Zukunft hören in Oldenburg! 21. September 2018: Tag der offenen Tür im Haus des Hörens

Wer wissen möchte, wie es um das eigene Gehör bestellt ist, bekommt die Möglichkeit einen Hörtest durchzuführen und sich beraten zu lassen. Der Schwerhörendensimulator gibt Normalhörenden die Chance, sich eine Vorstellung vom Hören mit einem Hörverlust und dem Ausgleich durch ein Hörgerät zu verschaffen. Der weltweit einzigartige Kommunikationsakustik-Simulator (KAS) entführt die Besucher in verschiedene akustische Szenen. Führungen durch den Hörgarten ermöglichen einen spielerischen Einblick in komplexe Hörvorgänge.

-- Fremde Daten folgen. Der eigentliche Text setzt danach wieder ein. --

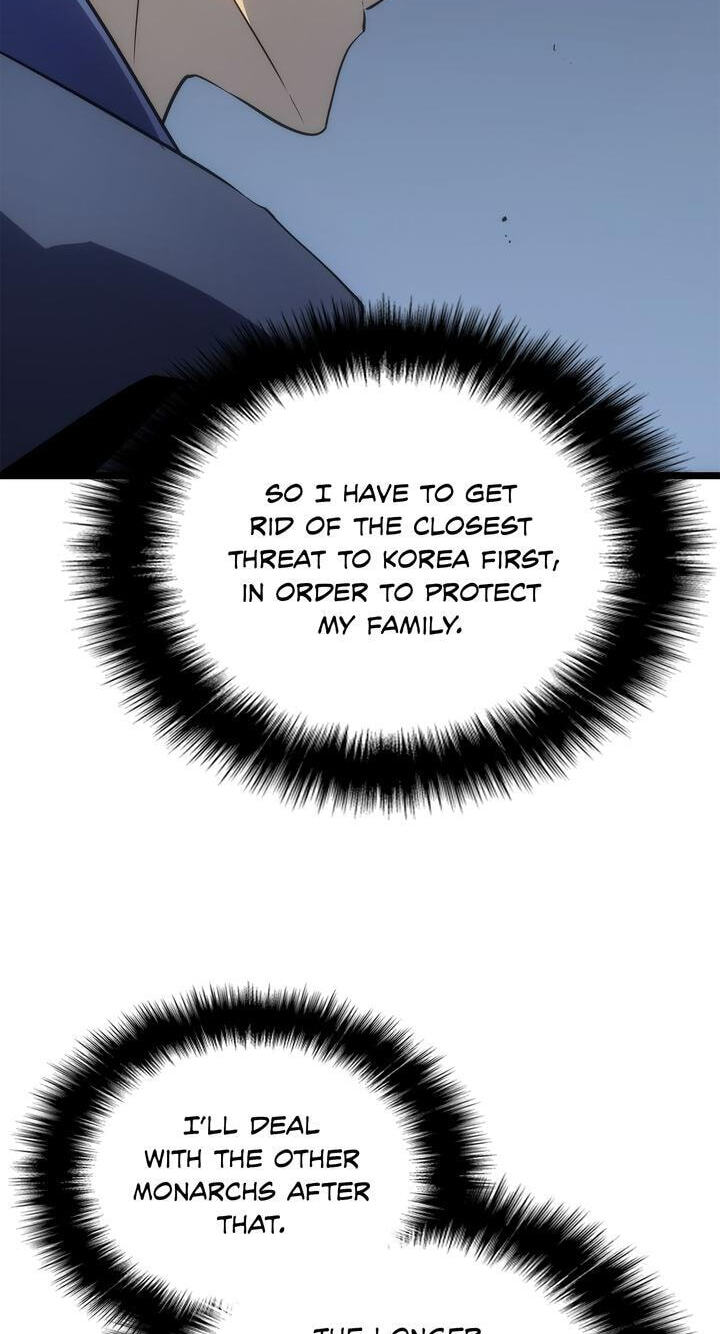 Solo Leveling, chapter 169, page 54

Auch für Kinderohren wird etwas geboten.

Besondere Aufmerksamkeit widmen die Oldenburger Hörforscher/Innen beim diesjährigen Tag der offenen Tür dem Nachwuchs. Vorträge, Infostände und Führungen für Abiturienten und Studierende zeigen die Vielfalt von Studienmöglichkeiten und Abschlussarbeiten in der Oldenburger Hörforschung.

Datum: 21. September 2018
Uhrzeit : 13.00 – 17.00 Uhr
Ort: Haus des Hörens, Marie-Curie-Str. 2, 26129 Oldenburg
Veranstalter: HörTech gGmbH
Karten: Eintritt frei

Vollständiges Programm: www.hoerzentrum-oldenburg.de

Das Haus des Hörens
Das Haus des Hörens ist ein Zentrum der Hörforschung, das Grundlagenforschung mit der Entwicklung von Hörgeräten und assistiven Technologien sowie Beratung von Betroffenen verbindet. Über 50 Wissenschaftler aus fünf Institutionen – die Abteilung Medizinische Physik der Carl von Ossietzky Universität Oldenburg, die Projektgruppe für Hör-, Sprach- und Audiotechnologie des Fraunhofer IDMT, die HörTech gGmbH, die Hörzentrum Oldenburg GmbH, die Jade Hochschule mit dem Studiengang Hörtechnik und Audiologie und das Kompetenzzentrum – forschen in diesem deutschlandweit einzigartigem Gebäude.

Zuse-Tag Regional
Die HörTech schließt sich damit dem regionalen Zuse-Tag an. Am Zuse-Tag 2018, der bundesweit an 30 Standorten veranstaltet wird, beteiligen sich in Oldenburg die HörTech – Kompetenzzentrum für Hörgeräte-Systemtechnik und das OFFIS – Institut für Informatik. Als zwei von bundesweit sechzig teilnehmenden Mitgliedern der Zuse-Gemeinschaft laden die beiden Institute die interessierte Öffentlichkeit ein und bieten spannende Einblicke in Zukunftsthemen ihrer Forschung.

Die Zuse-Gemeinschaft vertritt die Interessen unabhängiger privatwirtschaftlich organisierter Forschungseinrichtungen. Dem technologie- und branchenoffenen Verband gehören 76 Mitglieder bundesweit an. Die Institute zeichnen sich durch praxisorientierte Forschung für mittelständische Unternehmen aus.